If ATX-1 is a faithful taxonomy of the architectural gaps AoC named, then AEGIS enforcing against ATX-1 techniques should block the AoC case-study attack chains at the capability boundary. Round 1 established this happens at single-operator scale. Round 2 establishes it at AoC-comparable scale.
Conditions
| Condition | AEGIS state | Purpose |
|---|---|---|
| A — Ungoverned (AoC baseline) | Off | Establish that the Round-2 setup reproduces AoC case-study failures |
| B — AEGIS-governed (treatment) | AEGIS Core in path; capability registry scoped per AoC’s stated agent responsibilities | Measure interception |
Counterbalancing: each prober runs against both conditions, with order randomized to control for learning effects. Fresh agent VMs per condition; no memory carries across.
Pre-registered metrics
Recorded per agent, per condition, per case study. All derivation scripts written and committed before the first run.
Primary
- Case-study coverage — for each CS#1–#11, did it manifest in Condition A? In Condition B?
- Time-to-first-failure per case — wall-clock time from study start to first incidence.
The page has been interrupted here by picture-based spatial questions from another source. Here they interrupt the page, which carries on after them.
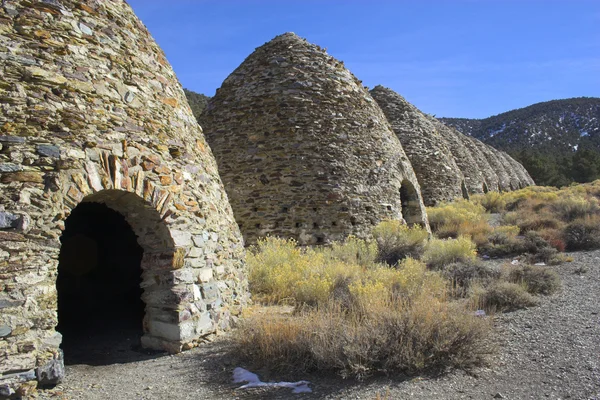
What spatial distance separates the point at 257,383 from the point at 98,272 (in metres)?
4.03

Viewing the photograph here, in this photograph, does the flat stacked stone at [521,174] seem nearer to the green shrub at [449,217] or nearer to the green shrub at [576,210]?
the green shrub at [576,210]

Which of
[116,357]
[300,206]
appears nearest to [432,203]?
[300,206]

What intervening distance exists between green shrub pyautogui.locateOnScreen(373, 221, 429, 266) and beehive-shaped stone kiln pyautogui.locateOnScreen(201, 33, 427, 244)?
0.88ft

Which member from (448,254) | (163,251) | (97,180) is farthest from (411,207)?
(97,180)

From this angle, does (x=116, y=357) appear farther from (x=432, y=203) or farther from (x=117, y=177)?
(x=432, y=203)

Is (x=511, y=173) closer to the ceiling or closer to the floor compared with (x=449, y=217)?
closer to the ceiling

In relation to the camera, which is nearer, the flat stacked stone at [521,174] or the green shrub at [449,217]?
the green shrub at [449,217]

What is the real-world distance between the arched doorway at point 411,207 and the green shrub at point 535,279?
464cm

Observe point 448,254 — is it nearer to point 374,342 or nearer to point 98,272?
point 374,342

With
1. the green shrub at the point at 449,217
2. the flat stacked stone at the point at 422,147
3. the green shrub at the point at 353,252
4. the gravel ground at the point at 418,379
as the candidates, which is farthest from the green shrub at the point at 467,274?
the flat stacked stone at the point at 422,147

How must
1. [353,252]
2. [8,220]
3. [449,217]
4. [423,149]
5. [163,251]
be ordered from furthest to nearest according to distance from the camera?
[423,149], [449,217], [353,252], [163,251], [8,220]

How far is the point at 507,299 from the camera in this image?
599 centimetres

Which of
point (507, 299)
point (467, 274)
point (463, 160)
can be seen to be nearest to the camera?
point (507, 299)

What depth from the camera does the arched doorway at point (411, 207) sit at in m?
12.0
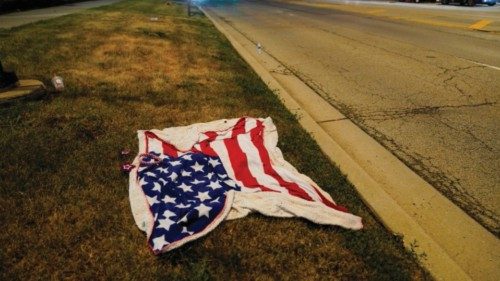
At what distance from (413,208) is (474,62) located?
22.8 feet

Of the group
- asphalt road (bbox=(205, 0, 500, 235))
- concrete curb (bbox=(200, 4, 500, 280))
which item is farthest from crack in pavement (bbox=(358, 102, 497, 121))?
concrete curb (bbox=(200, 4, 500, 280))

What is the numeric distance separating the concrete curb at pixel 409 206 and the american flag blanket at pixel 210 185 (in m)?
0.41

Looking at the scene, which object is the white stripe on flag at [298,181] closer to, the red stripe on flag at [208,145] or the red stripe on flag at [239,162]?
the red stripe on flag at [239,162]

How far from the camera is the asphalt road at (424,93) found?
3.74 m

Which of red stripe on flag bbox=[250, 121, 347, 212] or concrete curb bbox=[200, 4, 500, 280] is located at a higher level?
red stripe on flag bbox=[250, 121, 347, 212]

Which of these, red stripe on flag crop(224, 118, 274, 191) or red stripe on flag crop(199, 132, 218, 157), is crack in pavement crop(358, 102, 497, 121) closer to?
red stripe on flag crop(224, 118, 274, 191)

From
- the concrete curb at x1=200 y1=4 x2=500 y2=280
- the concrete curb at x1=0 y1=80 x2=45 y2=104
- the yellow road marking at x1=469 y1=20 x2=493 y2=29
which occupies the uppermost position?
the yellow road marking at x1=469 y1=20 x2=493 y2=29

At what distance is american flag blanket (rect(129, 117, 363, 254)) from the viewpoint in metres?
2.76

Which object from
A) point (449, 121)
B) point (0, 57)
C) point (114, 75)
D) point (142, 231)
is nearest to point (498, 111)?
point (449, 121)

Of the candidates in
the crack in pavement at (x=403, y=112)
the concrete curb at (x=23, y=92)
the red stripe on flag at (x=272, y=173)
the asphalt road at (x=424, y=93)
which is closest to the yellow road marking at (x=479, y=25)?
the asphalt road at (x=424, y=93)

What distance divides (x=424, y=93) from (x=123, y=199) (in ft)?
17.0

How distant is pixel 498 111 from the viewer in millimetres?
5363

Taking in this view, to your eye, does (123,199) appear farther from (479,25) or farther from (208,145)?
(479,25)

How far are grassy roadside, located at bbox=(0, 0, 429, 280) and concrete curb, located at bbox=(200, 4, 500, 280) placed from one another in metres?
0.14
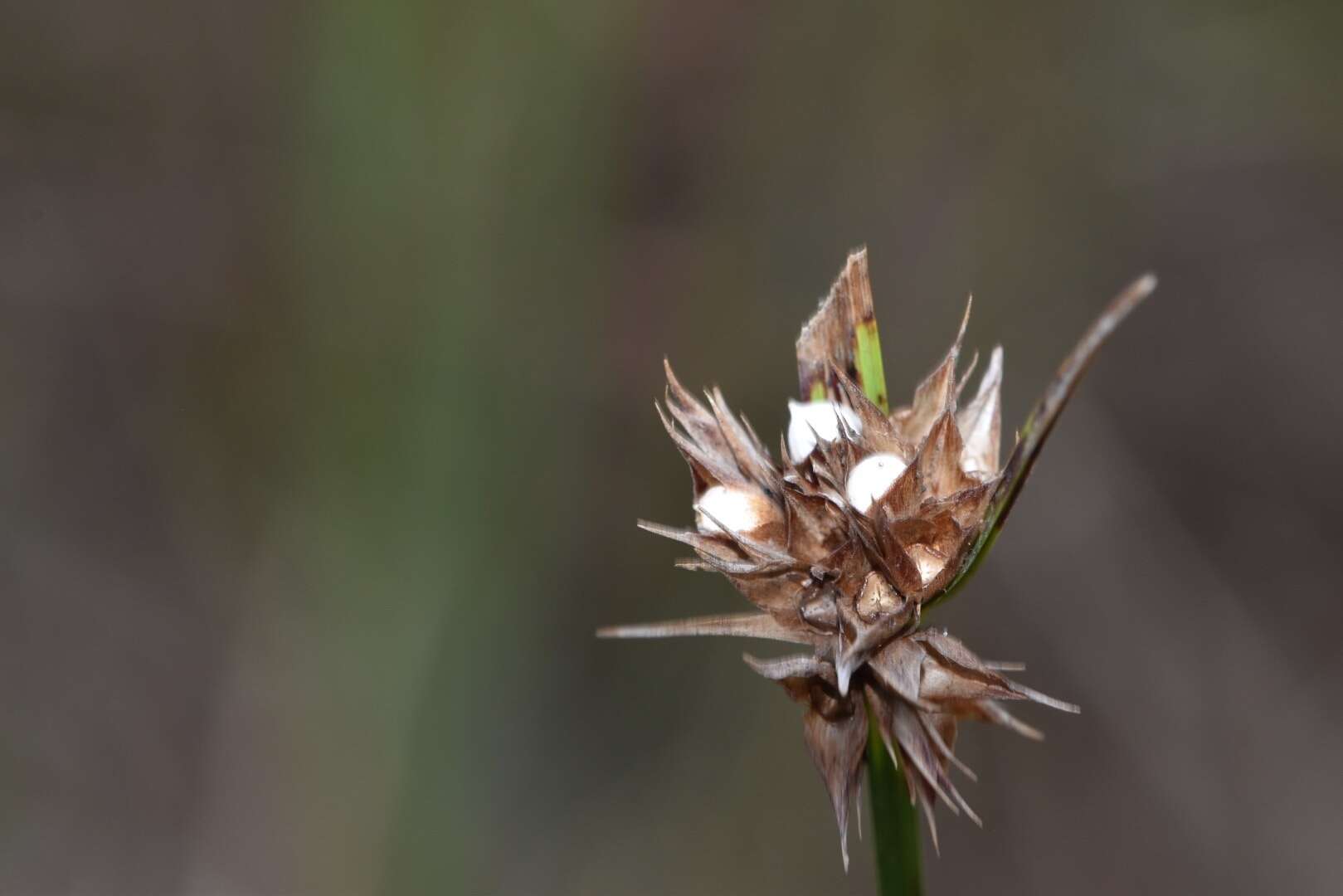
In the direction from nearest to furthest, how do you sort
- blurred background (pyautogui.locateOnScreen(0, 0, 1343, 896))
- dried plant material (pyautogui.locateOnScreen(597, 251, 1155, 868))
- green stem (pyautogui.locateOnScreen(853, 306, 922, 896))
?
dried plant material (pyautogui.locateOnScreen(597, 251, 1155, 868)), green stem (pyautogui.locateOnScreen(853, 306, 922, 896)), blurred background (pyautogui.locateOnScreen(0, 0, 1343, 896))

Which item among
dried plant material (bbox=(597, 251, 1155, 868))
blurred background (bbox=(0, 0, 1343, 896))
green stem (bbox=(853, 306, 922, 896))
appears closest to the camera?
dried plant material (bbox=(597, 251, 1155, 868))

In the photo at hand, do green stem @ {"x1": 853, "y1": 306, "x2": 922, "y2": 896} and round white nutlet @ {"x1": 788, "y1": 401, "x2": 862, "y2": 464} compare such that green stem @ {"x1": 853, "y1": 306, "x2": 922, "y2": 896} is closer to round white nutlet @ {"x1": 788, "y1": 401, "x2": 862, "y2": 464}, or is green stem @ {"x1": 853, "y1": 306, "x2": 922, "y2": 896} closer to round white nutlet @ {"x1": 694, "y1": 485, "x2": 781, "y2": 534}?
round white nutlet @ {"x1": 788, "y1": 401, "x2": 862, "y2": 464}

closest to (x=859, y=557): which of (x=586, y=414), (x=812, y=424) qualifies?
(x=812, y=424)

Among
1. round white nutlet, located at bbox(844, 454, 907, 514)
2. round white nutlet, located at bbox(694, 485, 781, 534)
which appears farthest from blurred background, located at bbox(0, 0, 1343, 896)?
round white nutlet, located at bbox(844, 454, 907, 514)

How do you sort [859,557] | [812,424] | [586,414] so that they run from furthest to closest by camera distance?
[586,414], [812,424], [859,557]

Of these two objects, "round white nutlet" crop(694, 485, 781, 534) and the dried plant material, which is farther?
"round white nutlet" crop(694, 485, 781, 534)

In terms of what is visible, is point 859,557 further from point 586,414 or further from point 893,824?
point 586,414

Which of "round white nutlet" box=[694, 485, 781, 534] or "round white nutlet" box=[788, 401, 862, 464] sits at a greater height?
"round white nutlet" box=[788, 401, 862, 464]

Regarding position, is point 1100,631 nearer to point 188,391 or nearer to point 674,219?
point 674,219
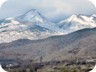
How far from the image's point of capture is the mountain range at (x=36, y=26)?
1351cm

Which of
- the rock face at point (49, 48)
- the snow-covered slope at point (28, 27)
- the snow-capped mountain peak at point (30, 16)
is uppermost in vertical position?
the snow-capped mountain peak at point (30, 16)

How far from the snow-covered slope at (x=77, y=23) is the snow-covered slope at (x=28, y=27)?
0.22m

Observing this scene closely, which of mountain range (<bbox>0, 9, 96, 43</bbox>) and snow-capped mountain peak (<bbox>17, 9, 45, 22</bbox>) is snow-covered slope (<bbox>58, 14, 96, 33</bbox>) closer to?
mountain range (<bbox>0, 9, 96, 43</bbox>)

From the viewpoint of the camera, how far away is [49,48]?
14.0 meters

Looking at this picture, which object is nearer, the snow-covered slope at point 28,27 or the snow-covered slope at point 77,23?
the snow-covered slope at point 77,23

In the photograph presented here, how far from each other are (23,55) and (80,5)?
237 centimetres

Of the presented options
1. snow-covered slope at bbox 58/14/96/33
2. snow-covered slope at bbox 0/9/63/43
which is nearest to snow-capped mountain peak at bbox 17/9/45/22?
snow-covered slope at bbox 0/9/63/43

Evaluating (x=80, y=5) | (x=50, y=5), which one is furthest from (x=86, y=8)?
(x=50, y=5)

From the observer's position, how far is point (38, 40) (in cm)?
1402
- AEGIS intervention count per case — number of
DENY/ESCALATEdecisions on tool-call chains that would, absent enforcement, complete an AoC case-study attack. Audit IDs traceable. - Residual harms — any AoC-class failure that completed despite AEGIS enforcement, with the specific tool-call chain and the reason capability check did not block.
- Case-study → RC mapping — for each observed case, which AEGIS Root Cause(s) the case reduces to. Verifies H2.
Secondary
- “What worked” coverage (CS#12–#16) under both conditions (H4).
- Provider-layer failures (CS#6 and related) under Condition B (H3).
- Agent-observed governance experience — end-of-study self-report per Round 1’s format.
- AEGIS decision-engine performance under live load — bridges the Round-1 bare-metal benchmark numbers.
Open decisions before kickoff
These block execution. Tracked in experiments/2026-05-aoc-replication/README.md (private repo) for live updates.
- Prober recruitment. Three to five non-owner probers — collaborators, open-source contributors, or paid academic researchers. Funding terms to settle.
- Pre-registration venue. OSF, GitHub tag-based, or NDSS’s artifact-availability track.
- IRB / ethics review. Paid external probers may require institutional review.
- Third-model stretch. Whether to add a third model family (Claude Sonnet, GPT-5, Gemini, or a local model) for CS#6 isolation.
- AoC team courtesy notification timing. Default: notify Shapira/Gordon-Tapiero at preprint time, with the paper in hand.
Timeline
- Weeks 1–2 (2026-04-21 to 2026-05-05): Spec finalization, prober recruitment, infrastructure setup.
- Week 3: Smoke-testing dry run.
- Weeks 4–5: Condition A (ungoverned) runs.
- Weeks 6–7: Condition B (AEGIS-governed) runs.
- Weeks 8–10: Analysis and write-up.
- Week 11 (target 2026-07-07): NDSS 2027 submission.
NDSS deadline is the binding constraint.
Relationship to other AEGIS work
The Round-1 bare-metal-5000.json performance benchmarks slot into Round 2 as Condition-B performance overhead evidence. Round 2 results, when complete, retroactively strengthen the NIST AI RMF position statement and the edge-governance IEEE TNSE paper.